Objective:
Below are the entries; output exactly the lines from the one containing "Among all options" through the final line, inclusive.

(Data extracted from a collection)
★ ★ ★ ★

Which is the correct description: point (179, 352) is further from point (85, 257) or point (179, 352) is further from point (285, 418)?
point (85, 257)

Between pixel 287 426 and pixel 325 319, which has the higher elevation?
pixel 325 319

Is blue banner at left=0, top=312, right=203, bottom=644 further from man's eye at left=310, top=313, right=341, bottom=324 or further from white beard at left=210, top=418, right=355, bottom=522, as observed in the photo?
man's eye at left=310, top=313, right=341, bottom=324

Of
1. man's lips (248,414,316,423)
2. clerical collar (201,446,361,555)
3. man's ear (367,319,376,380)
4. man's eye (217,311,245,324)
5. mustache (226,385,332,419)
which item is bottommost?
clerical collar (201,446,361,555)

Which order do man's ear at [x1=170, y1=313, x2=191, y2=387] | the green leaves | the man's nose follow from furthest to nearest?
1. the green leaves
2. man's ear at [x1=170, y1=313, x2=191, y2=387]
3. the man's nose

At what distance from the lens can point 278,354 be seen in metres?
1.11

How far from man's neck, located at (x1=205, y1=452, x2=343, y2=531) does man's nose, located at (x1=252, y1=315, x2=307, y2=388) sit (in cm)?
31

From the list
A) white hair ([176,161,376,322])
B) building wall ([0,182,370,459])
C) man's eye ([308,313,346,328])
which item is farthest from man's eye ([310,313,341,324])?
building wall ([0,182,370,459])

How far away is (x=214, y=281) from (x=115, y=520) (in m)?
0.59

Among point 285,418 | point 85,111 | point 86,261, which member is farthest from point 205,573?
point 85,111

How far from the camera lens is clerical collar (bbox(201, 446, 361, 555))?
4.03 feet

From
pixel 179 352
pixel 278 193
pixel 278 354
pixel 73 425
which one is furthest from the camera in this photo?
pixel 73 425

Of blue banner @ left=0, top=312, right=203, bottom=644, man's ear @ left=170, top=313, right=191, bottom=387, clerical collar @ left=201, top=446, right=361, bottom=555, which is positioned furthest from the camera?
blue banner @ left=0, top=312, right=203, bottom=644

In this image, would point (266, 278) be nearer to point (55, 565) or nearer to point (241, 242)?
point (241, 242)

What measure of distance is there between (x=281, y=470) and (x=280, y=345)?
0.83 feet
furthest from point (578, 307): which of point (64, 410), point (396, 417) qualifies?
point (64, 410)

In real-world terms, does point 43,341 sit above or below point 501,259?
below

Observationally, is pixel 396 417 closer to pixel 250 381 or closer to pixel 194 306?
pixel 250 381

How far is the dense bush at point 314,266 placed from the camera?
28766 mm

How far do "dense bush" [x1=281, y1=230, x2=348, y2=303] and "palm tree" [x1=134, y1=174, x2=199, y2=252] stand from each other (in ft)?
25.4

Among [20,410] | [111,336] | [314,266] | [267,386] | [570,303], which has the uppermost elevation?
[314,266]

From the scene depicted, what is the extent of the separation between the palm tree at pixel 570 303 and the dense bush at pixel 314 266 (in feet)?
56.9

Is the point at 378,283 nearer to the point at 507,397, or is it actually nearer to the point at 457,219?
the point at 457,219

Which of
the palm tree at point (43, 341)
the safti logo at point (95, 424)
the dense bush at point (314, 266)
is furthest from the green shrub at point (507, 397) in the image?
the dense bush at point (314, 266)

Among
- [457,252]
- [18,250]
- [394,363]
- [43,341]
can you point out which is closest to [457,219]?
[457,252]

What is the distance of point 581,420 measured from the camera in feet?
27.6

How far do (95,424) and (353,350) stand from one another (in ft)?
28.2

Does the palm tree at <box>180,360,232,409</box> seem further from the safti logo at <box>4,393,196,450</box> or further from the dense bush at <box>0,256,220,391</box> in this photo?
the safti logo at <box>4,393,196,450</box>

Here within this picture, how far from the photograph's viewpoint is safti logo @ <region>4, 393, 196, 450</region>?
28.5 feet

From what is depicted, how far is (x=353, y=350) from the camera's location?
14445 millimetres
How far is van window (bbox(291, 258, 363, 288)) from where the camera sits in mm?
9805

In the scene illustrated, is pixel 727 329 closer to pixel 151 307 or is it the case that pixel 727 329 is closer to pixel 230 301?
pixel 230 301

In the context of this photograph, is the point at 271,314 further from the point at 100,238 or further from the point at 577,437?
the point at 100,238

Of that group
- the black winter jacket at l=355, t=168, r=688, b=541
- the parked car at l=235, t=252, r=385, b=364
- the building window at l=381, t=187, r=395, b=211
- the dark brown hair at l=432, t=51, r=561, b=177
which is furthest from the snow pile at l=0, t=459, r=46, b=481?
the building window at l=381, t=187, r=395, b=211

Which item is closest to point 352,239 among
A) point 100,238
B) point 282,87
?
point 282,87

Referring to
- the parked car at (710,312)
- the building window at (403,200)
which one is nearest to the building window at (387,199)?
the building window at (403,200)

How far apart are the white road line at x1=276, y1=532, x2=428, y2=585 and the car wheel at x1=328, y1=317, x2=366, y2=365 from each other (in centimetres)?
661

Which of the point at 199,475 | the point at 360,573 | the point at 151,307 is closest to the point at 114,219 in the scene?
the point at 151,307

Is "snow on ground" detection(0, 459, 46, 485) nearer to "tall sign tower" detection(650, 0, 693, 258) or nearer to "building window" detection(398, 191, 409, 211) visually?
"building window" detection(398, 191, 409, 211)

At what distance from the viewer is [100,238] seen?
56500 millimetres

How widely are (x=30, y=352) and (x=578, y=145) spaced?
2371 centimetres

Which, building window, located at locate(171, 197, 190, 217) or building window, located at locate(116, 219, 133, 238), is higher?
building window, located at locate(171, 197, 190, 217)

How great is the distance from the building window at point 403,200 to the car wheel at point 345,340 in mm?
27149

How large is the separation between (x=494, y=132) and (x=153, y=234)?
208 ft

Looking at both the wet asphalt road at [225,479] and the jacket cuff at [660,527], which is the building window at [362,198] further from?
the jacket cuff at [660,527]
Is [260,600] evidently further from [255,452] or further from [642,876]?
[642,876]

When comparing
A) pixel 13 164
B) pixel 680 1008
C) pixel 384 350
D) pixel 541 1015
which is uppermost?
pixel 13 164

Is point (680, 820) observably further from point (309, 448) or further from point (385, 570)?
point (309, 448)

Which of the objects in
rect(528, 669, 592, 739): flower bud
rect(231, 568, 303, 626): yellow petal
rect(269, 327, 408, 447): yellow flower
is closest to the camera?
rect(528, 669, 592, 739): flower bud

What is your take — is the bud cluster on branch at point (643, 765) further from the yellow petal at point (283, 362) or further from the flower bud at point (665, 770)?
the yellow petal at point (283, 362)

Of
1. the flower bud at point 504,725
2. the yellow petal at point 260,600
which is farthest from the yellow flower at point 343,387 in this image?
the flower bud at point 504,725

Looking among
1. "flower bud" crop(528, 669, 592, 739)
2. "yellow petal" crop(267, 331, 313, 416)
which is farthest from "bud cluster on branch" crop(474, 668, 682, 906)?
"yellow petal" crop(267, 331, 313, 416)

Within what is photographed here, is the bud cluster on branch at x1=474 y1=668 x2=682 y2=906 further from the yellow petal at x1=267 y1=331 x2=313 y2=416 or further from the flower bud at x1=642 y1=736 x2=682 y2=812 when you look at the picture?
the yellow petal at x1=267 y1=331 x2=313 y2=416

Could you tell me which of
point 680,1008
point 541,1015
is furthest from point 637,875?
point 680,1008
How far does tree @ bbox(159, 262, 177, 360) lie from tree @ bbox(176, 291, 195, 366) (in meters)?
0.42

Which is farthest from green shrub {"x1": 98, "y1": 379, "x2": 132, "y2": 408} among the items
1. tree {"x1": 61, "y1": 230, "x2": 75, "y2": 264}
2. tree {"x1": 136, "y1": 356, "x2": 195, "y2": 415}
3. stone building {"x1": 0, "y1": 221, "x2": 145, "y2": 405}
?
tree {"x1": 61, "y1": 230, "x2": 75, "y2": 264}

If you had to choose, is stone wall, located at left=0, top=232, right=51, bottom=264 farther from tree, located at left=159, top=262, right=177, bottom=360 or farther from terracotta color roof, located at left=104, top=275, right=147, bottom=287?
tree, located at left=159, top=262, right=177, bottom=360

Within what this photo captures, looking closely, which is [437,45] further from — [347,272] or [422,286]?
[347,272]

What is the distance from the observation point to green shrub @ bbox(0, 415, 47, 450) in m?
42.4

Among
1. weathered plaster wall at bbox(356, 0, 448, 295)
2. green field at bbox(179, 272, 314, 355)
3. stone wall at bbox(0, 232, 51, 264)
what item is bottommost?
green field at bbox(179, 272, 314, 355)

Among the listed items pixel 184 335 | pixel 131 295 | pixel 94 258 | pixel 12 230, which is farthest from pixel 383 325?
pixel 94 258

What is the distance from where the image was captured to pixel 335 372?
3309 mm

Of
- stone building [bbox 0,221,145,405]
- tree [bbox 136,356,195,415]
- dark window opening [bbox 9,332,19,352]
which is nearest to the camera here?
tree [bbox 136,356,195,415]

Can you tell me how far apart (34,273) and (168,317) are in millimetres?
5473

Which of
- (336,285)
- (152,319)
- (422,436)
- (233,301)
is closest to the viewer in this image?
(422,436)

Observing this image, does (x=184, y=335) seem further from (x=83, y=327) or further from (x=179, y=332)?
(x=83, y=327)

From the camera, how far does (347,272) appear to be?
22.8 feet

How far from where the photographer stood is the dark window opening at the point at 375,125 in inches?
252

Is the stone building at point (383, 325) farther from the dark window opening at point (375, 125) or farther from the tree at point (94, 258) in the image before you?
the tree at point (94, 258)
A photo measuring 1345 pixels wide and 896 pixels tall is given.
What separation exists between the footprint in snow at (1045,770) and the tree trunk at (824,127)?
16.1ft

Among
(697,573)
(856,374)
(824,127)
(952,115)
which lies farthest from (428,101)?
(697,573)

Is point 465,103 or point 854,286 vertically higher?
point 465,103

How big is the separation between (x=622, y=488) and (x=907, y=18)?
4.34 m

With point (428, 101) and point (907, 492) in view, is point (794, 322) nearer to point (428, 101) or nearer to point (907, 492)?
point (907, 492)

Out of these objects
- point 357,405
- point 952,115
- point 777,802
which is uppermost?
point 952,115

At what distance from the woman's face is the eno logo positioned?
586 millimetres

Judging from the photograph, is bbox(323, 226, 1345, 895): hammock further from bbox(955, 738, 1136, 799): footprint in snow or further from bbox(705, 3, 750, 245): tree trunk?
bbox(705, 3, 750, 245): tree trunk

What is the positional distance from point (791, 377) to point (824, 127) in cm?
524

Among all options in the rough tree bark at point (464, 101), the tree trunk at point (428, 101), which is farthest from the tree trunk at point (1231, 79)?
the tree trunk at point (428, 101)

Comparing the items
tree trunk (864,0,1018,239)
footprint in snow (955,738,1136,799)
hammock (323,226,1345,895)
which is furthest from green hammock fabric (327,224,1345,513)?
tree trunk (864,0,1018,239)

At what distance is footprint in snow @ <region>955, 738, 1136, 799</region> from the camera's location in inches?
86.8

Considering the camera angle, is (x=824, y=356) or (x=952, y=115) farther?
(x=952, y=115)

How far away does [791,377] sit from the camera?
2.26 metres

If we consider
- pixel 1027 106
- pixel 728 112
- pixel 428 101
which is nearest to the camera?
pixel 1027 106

★ ★ ★ ★

Completed task:
Among all options in the rough tree bark at point (464, 101), the tree trunk at point (428, 101), which is farthest from the tree trunk at point (1231, 79)?
the tree trunk at point (428, 101)

Comparing the items
tree trunk (864,0,1018,239)
footprint in snow (955,738,1136,799)
hammock (323,226,1345,895)
which is furthest from green hammock fabric (327,224,1345,513)?
tree trunk (864,0,1018,239)

At what distance is footprint in snow @ <region>955, 738, 1136, 799</region> from the camera's location in inches?
86.8

Considering the camera angle, is (x=824, y=356) or (x=952, y=115) farther?
(x=952, y=115)

How far away does [791,377] sit from the camera?
2.26 metres

If we consider
- pixel 1027 106
- pixel 728 112
- pixel 428 101
which is nearest to the camera?
pixel 1027 106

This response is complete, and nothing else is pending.